#### Provided text:
-- begin --
Utils API Reference
Utility functions for comparing techniques and getting resampled data.
compare_techniques
Compare multiple resampling techniques based on complexity measures.
from fairsample.utils import compare_techniques
results = compare_techniques(
X, y,
techniques=['RFCL', 'NUS', 'URNS'],
complexity_measures='basic'
)
Parameters:
X: array-like, shape (n_samples, n_features)- Feature matrix
y: array-like, shape (n_samples,)- Target vector
techniques: list of str- List of technique names to compare
complexity_measures: str or list, default='basic'- Which measures to calculate:
'basic': Quick subset (N3, F1, N1, T1, imbalance_ratio)'all': All 40+ measures'feature': Feature overlap measures'instance': Instance overlap measures'structural': Structural measures'multiresolution': Multiresolution measures- List of specific measures:
['N3', 'F1', 'N1']
- Which measures to calculate:
Returns:
results: pandas.DataFrame- DataFrame with columns: technique, complexity measures, sample_size
Example:
results = compare_techniques(
X, y,
techniques=['RFCL', 'NUS', 'URNS'],
complexity_measures=['N3', 'F1', 'N1']
)
# Sort by N3 (lower is better)
print(results.sort_values('N3'))
get_resampled_data
Get resampled data for multiple techniques.
from fairsample.utils import get_resampled_data
data = get_resampled_data(
X, y,
techniques=['RFCL', 'NUS', 'URNS']
)
-- end --
Collected data:
-- begin --
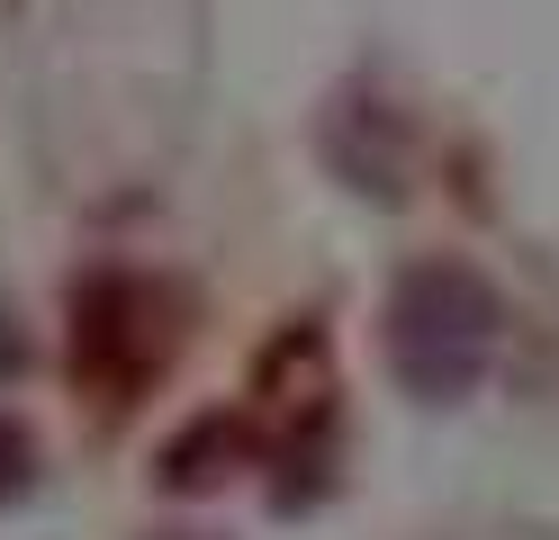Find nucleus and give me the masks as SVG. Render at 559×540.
<instances>
[{"label": "nucleus", "instance_id": "2", "mask_svg": "<svg viewBox=\"0 0 559 540\" xmlns=\"http://www.w3.org/2000/svg\"><path fill=\"white\" fill-rule=\"evenodd\" d=\"M235 451H243V432H235L226 415H207V423H190V432H181V442H171V451H163V478H171V487H181V495H199L207 478H217V468H207V459H235Z\"/></svg>", "mask_w": 559, "mask_h": 540}, {"label": "nucleus", "instance_id": "3", "mask_svg": "<svg viewBox=\"0 0 559 540\" xmlns=\"http://www.w3.org/2000/svg\"><path fill=\"white\" fill-rule=\"evenodd\" d=\"M19 487H27V442L0 423V495H19Z\"/></svg>", "mask_w": 559, "mask_h": 540}, {"label": "nucleus", "instance_id": "1", "mask_svg": "<svg viewBox=\"0 0 559 540\" xmlns=\"http://www.w3.org/2000/svg\"><path fill=\"white\" fill-rule=\"evenodd\" d=\"M487 351H497V288L461 262H415L389 298V360L406 396L451 406L487 379Z\"/></svg>", "mask_w": 559, "mask_h": 540}]
</instances>
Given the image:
-- end --
#### Stated problem 1:
In the utils API reference, list every named string value that the complexity_measures parameter accepts.
#### Stated problem 2:
Carry the utils API reference forward from the point where it stops.
None of the records are needed for what comes next.

#### Written answer 1:
'basic', 'all', 'feature', 'instance', 'structural', 'multiresolution'

#### Written answer 2:
Parameters:
X: array-like, shape (n_samples, n_features)- Feature matrix
y: array-like, shape (n_samples,)- Target vector
techniques: list of str- List of technique names
Returns:
data: dict- Dictionary mapping technique names to dicts with keys:
'X': Resampled features'y': Resampled targets
- Dictionary mapping technique names to dicts with keys:
Example:
data = get_resampled_data(X, y, ['RFCL', 'NUS'])
# Access resampled data
X_rfcl = data['RFCL']['X']
y_rfcl = data['RFCL']['y']
# Save to CSV
import pandas as pd
for technique, info in data.items():
df = pd.DataFrame(info['X'])
df['target'] = info['y']
df.to_csv(f'{technique}_data.csv', index=False)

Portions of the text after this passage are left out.